Heatbreak Clogged - What to do?

Hi all,

Due to a bad micro-blower, I now have two of these hexagon heat-breaks that are clogged. (Photos attached)

I’ve not found any good info online for how to fix these and I really don’t want to spend $70 on a new one.
One of them clogged on the first day I installed it.

The clogged material is eSun PLA+

I tried the cold pull / atomic pull with no luck.

I’ve heard about various methods along the lines of using a blow torch to heat the entire part up or tiny drill bits.
I don’t own a blow torch or drill bits that small, but I could buy them if necessary.

One of my heat breaks has the nozzle removed.
The other (new) heat break has the nozzle attached.

Thank you for any help!
I really need to get my printer up and running ASAP for a client project.

Best,

Jack


With pla, an easy way is find the closest thing to a 3mm wire rod you can find, heat the hot end up using the built in heater while holding it securely with tongs, and attempt to manually force the plastic out by using that wire as a plunger, if it goes, you don’t have a clog, you have a nozzle too close to the bed or overextrusion problem. If it doesn’t go, with the hot end at 160 or so, attempt to remove the nozzle itself. This will void your hot end warranty, but your in a hurry. Don’t remove it cold, you’ll snap it. Even attempting a removal warm may snap it. To remove the nozzle, power off the heater once you reach 160 or so, then use an insulated crescent wrench or a normal one with a hotpad to brace the heater block, then a smaller wrench to remove the nozzle. Then heat it back up and repeat the wire plunger trick. Let it cool back down, clean the nozzle threads, try and dig any debris out of the nozzle, consider buying a new nozzle since just the nozzle is cheap and prime ones on Amazon could be there Tuesday for a compatable 3mm e3dv6 nozzle. Then put it back together.
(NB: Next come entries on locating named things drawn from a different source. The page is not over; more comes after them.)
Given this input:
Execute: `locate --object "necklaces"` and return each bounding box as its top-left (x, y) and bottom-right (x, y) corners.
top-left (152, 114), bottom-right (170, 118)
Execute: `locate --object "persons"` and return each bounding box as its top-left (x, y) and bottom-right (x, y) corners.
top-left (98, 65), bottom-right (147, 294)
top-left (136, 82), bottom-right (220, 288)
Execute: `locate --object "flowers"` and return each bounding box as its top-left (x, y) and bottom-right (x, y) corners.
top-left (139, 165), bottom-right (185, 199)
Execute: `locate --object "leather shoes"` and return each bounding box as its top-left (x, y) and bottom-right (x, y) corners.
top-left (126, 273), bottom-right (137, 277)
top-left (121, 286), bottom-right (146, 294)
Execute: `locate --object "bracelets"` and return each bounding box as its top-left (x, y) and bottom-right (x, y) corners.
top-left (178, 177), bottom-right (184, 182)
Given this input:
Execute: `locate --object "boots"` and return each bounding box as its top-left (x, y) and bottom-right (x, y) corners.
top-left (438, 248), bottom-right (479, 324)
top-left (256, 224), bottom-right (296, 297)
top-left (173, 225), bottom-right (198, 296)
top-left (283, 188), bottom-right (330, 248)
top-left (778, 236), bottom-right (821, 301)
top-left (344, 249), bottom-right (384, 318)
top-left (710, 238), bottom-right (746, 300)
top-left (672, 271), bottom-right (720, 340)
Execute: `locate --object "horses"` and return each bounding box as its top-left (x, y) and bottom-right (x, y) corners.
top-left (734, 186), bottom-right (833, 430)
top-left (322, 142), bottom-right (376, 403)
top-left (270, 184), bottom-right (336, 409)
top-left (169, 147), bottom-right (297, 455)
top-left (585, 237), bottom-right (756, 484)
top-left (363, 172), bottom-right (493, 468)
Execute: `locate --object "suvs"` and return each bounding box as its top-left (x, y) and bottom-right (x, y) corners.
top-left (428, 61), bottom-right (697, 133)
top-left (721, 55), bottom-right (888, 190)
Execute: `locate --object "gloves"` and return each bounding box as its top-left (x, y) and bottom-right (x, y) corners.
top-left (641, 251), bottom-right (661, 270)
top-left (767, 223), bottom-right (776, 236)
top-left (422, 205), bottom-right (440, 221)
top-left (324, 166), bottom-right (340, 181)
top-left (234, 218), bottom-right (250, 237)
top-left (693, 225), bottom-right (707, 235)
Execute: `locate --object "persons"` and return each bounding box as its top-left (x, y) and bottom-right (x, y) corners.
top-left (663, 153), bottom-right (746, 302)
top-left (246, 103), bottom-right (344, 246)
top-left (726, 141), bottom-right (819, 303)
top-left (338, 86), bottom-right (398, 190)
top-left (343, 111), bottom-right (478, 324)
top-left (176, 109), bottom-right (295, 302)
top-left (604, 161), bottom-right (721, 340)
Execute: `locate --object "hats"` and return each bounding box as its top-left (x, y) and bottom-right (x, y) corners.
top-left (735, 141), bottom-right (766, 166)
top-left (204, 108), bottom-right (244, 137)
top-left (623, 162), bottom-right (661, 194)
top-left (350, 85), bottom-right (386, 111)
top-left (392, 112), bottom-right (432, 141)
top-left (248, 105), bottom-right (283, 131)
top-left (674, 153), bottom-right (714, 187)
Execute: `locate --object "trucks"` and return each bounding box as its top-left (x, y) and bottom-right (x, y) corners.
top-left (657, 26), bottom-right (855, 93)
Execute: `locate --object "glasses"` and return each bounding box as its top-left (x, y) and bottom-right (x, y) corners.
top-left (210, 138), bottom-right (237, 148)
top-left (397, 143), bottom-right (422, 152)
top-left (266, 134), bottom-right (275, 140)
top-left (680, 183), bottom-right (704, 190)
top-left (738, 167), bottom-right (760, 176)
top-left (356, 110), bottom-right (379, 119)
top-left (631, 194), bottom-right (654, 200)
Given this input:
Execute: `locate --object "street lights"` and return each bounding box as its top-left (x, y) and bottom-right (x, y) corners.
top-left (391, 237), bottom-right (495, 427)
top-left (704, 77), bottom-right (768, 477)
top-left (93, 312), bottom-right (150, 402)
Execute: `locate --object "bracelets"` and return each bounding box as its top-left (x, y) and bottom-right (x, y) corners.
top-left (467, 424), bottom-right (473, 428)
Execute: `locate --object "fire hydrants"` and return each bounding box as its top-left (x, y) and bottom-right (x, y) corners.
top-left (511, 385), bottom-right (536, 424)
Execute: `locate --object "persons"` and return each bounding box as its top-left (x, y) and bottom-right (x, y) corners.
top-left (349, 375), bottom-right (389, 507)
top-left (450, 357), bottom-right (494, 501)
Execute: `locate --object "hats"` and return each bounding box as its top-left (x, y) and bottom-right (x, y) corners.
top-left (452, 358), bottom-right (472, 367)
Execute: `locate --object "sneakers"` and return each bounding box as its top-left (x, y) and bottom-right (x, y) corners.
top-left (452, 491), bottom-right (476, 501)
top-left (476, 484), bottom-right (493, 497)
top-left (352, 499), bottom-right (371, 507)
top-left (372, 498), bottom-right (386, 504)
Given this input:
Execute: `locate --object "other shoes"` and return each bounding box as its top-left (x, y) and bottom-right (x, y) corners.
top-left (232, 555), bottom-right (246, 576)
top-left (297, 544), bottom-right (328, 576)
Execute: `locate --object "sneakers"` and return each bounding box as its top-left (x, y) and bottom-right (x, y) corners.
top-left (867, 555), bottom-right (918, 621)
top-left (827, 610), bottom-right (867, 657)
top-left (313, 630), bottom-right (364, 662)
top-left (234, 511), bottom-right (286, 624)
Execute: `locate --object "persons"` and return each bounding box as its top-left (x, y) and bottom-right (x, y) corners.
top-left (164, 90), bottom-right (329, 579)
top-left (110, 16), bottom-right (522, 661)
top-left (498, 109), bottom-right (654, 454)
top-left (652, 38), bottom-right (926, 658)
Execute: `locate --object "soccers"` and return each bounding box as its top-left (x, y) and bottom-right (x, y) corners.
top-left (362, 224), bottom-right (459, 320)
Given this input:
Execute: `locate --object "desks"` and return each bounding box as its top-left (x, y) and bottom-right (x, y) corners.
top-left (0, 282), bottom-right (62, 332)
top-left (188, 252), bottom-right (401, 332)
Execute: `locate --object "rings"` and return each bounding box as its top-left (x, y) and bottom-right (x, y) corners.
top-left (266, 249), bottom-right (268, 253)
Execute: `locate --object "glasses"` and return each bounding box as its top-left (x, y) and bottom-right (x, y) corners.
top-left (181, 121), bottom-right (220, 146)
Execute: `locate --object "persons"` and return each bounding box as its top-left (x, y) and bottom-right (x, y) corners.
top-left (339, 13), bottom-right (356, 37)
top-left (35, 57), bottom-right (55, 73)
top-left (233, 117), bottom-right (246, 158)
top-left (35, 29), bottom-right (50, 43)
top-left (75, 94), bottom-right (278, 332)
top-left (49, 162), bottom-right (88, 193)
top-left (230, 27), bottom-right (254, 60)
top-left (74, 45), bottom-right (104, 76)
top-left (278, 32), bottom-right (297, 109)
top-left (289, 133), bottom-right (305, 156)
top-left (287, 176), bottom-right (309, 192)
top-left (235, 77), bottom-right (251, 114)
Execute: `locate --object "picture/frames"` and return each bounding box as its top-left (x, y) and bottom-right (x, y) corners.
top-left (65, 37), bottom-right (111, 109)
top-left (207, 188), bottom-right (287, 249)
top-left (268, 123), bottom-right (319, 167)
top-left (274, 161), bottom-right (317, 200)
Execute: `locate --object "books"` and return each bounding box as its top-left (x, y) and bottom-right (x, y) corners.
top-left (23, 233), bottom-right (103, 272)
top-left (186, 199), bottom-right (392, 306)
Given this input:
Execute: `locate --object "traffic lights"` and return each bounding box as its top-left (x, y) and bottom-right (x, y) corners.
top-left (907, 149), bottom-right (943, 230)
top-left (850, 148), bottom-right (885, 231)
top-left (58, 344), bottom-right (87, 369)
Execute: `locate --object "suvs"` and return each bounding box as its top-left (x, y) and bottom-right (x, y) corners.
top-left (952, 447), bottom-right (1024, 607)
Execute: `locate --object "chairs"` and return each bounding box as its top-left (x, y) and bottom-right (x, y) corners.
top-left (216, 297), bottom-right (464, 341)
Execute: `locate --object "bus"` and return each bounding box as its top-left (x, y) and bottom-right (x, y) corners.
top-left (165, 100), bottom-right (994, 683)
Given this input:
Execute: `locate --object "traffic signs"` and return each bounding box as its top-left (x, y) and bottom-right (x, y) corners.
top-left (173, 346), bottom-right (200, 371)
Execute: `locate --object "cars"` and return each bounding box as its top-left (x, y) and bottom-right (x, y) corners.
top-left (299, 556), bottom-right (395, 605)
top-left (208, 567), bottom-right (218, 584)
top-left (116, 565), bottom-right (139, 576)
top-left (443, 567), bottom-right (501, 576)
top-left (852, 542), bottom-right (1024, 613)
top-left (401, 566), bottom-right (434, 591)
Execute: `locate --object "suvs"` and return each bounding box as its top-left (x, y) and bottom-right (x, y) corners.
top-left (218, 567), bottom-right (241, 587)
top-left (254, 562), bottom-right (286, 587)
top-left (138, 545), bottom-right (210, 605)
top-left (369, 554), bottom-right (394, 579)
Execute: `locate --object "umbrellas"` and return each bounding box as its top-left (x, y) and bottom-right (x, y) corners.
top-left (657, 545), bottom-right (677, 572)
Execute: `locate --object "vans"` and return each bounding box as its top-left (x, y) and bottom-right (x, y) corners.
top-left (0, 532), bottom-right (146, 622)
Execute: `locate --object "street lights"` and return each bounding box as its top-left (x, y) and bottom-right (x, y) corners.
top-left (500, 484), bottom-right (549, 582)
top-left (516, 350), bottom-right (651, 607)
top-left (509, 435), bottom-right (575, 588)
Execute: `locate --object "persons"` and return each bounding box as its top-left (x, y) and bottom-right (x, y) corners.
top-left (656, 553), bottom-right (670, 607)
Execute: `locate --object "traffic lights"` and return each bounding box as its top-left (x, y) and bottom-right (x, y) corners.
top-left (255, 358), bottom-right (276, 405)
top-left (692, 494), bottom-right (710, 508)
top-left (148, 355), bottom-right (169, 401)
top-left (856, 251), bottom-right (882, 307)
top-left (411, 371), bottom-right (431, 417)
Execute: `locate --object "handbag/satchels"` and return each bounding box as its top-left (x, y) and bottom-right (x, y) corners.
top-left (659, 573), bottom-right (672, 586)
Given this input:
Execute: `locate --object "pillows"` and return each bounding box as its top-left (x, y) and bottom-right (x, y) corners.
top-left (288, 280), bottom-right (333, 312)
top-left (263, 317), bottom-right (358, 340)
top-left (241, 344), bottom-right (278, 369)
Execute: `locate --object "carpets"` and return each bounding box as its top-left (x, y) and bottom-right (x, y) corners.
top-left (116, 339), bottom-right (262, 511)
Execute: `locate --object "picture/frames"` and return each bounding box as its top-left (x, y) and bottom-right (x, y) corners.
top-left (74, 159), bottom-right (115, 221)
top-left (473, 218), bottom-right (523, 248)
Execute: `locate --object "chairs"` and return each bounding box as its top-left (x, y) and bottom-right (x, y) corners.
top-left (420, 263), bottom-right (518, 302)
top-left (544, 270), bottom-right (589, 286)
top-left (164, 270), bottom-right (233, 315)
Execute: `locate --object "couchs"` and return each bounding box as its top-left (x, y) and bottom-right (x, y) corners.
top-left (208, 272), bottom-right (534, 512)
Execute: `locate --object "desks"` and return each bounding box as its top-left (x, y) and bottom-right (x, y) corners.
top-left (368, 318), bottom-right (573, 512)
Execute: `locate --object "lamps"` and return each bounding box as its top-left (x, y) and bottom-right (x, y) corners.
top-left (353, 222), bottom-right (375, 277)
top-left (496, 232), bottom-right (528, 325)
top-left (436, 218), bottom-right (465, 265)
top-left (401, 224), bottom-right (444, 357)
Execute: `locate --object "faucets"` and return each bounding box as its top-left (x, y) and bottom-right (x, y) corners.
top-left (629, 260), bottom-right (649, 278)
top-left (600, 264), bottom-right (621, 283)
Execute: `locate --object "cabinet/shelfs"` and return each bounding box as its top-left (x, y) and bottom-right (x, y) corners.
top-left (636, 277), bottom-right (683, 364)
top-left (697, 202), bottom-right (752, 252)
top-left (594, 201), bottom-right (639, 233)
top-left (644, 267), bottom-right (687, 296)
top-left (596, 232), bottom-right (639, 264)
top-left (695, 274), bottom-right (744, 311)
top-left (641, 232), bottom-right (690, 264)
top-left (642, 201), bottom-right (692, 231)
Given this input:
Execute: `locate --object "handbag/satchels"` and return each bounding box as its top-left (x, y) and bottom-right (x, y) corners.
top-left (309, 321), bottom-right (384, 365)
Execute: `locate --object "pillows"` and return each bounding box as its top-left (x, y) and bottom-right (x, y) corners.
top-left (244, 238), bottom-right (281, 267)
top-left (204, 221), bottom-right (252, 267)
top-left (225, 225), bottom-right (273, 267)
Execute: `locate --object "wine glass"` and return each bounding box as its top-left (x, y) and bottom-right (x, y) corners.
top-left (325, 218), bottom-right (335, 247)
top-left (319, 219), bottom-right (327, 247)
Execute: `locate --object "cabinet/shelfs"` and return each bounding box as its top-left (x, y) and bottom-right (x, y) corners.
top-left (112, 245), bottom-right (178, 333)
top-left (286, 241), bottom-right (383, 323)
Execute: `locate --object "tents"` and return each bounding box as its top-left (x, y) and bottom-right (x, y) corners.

I do not recommend this way to anyone but:

An 1/8 inch drill bit is close enough to the right size for the feed path. But if you use one get a real cheap one as the heat will remove the temper in the bit. But pretty much anything like these two ideas(this one and the one above) voids the warranty. :frowning:

Be careful of the brass fitting in the top of the extruder, it will be very soft and damage easy when that hot.